Profile of an Employer: A St. Louis Regional Case Study
Kevin Kast, Former President and CEO of SSM Healthcare
“The median income for St. Charles County is $62,000, while 53 percent of employees at SSM St. Joseph earn less than $40,000 per year.”
This was Kevin Kast’s reality when he was the president and CEO of SSM St. Joseph Health Center in St. Charles, Mo., until his retirement earlier this year. It is why he would wake up at night with concerns as to whether or not his maintenance crews were able to handle, for instance, emergency bathroom repairs. He knew that these low-wage hospital employees were critical to the health and safety of his institution. Yet he also knew they lived far from work and were not always able to easily make the commute.

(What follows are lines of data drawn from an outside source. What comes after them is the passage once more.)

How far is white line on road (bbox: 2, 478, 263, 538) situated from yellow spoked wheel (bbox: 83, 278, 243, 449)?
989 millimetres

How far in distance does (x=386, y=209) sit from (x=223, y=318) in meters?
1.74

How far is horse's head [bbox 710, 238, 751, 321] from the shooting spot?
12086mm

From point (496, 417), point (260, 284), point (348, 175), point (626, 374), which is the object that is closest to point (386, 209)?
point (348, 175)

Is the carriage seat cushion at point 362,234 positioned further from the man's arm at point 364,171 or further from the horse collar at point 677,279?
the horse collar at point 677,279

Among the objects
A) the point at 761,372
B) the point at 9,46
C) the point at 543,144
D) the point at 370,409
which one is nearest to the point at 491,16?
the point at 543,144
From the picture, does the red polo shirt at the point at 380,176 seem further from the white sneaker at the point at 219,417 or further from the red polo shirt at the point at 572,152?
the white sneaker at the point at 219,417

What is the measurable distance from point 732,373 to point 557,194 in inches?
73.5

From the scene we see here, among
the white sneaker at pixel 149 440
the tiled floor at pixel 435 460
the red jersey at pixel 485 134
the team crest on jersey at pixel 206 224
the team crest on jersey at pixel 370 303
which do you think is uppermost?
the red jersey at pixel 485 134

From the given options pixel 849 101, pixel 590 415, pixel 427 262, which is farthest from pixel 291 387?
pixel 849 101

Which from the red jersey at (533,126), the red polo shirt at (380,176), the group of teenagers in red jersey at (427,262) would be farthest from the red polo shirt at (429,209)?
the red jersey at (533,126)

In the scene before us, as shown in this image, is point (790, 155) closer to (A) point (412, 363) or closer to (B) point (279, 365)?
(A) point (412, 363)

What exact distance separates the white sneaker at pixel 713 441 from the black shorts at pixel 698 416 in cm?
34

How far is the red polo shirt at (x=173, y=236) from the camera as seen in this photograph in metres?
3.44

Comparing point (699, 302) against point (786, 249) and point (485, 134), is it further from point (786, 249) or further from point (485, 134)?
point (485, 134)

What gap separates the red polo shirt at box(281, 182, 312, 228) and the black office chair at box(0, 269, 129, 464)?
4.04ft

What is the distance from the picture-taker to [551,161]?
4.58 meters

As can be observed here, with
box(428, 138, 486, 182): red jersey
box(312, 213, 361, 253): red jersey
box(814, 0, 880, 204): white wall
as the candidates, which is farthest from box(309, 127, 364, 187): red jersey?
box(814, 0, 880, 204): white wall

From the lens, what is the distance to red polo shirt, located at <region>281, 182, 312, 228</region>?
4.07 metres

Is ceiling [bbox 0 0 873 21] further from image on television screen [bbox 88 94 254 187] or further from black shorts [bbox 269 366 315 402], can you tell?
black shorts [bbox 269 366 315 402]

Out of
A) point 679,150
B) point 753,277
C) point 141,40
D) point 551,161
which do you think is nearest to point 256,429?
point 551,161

Housekeepers, nurse’s aides, secretaries, maintenance workers, technicians, social workers, supervisors, and managers, along with other staff members at SSM St. Joseph, have a difficult time finding housing in an area where a home costs more than four times their yearly salary.
“The average new home price is $200,000; that’s a $60,000 increase in less than eight years. With the population growing by 10,000 new residents annually since 2000, the price of housing continues to go up.”
As he points out, people tend to shop where they live, so St. Charles County is losing sales tax income by not making affordable housing available to its workers. Kast is also concerned about how invested a worker is in a community that he or she cannot live in.
“How invested can a teacher be in teaching your children in a school where his or her own child is excluded because of income level?”
Kast says it is time for everyone in the St. Louis region to realize the critical importance of becoming a place where all front-line workers have the opportunity to live with us as neighbors as they serve in our communities. He points out that it is time for everyone to become passionate about this issue and to get involved in solutions.
Based on comments made to the task force on January 19, 2005, and on his letter to the editor in the Suburban Journals, “Workforce Needs Affordable Housing,” January 23, 2005.